Sending the cast of a long running TV show off on holiday is usually a sure sign that the writers are running out of ideas. Scrubs did it. Friends did it. Everyone succumbs to it eventually. To do this in only the second film of a potential long running franchise is surely a bad sign, however. I Still Know What You Did Last Summer sends its cast off to The Bahamas and the result is a truly terrible sequel to a film that wasn’t all that great to begin with…
Julie James (Jennifer Love Hewitt) and Ray Bronson (Freddie Prinze Jr.) return, but now their relationship has become strained. The former is attending summer classes at Boston University, while the latter has stayed behind in Southport to become the most handsome and fresh faced fisherman who ever did scour the ocean blue. When Julie and her roommate, Karla (Brandy), win a trip to The Bahamas through a competition on college radio, Julie initially asks Ray to join her. When he doesn’t show up, she reluctantly agrees to give his ticket up to local heartthrob, Will (Matthew Settle), with Karla’s new boyfriend Tyrell (Mekhi Phifer) taking the final ticket. Upon arrival, they are greeted with the news that storm season is about to begin, but they decide to stick around anyway (the first of many preposterous decisions included in Trey Callaway’s excretable screenplay). Against the backdrop of this, Julie is suffering from flashbacks of the events of the first movie, and a hooded killer may or may not be stalking the island. Even more frightening, however, is the appearance of Jack Black, inexplicably sporting dreadlocks, and delivering a truly smelly performance as the supposed comic relief. This makes for a tonally uneven film that aims for the same self-referential horror-comedy as the Scream franchise, but falls woefully short.
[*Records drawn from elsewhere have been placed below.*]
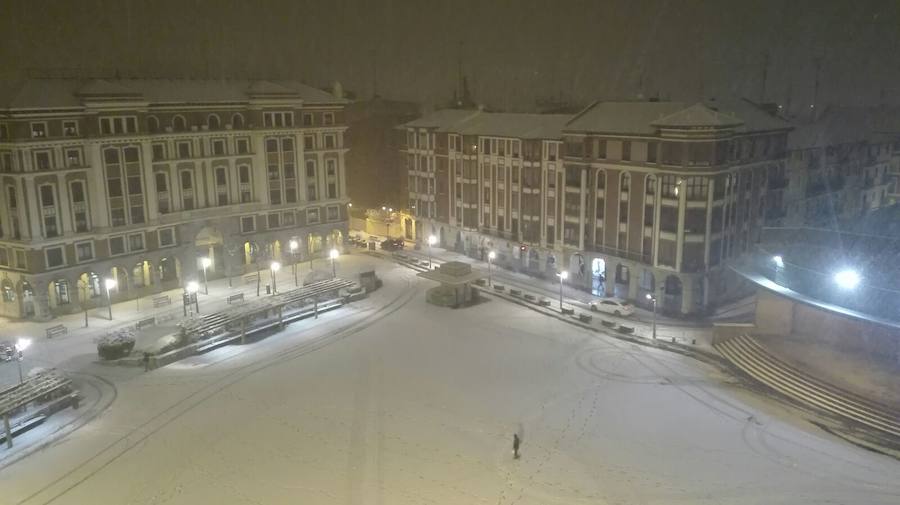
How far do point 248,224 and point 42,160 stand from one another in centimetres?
1990

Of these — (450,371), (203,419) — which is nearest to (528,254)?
(450,371)

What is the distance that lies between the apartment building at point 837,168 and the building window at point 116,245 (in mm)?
58189

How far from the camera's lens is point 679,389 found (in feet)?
134

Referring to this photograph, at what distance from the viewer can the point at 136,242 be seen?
61719 millimetres

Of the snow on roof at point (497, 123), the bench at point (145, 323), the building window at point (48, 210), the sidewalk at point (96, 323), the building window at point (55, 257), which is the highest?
the snow on roof at point (497, 123)

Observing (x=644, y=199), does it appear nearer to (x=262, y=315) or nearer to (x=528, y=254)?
(x=528, y=254)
British director Danny Cannon was at the helm for this one and it is telling that he only produced two more feature films after this one despite the fact that I Still Know… was a box office success. The direction here is flat and uninspired. It is Callaway’s screenplay that really stinks the place out, however. The inclusion of Bill Cobbs (a fine actor) as a Magical Negro archetype who bizarrely performs a benevolent voodoo ritual in the third act is truly baffling, as is the final reveal, which lands with a wet fart rather than a bang. Horror legend Jeffrey Combs as a misanthropic hotel manager, and a spirited performance from Love Hewitt are the only bright spots here in what is an otherwise complete chore of a movie.
I keep threatening to write a book chronicling the 50 worst horror sequels of all time. If and when I ever get around to that prestigious task, this monstrosity will surely feature prominently – a franchise killer and a disaster that is almost totally without merit.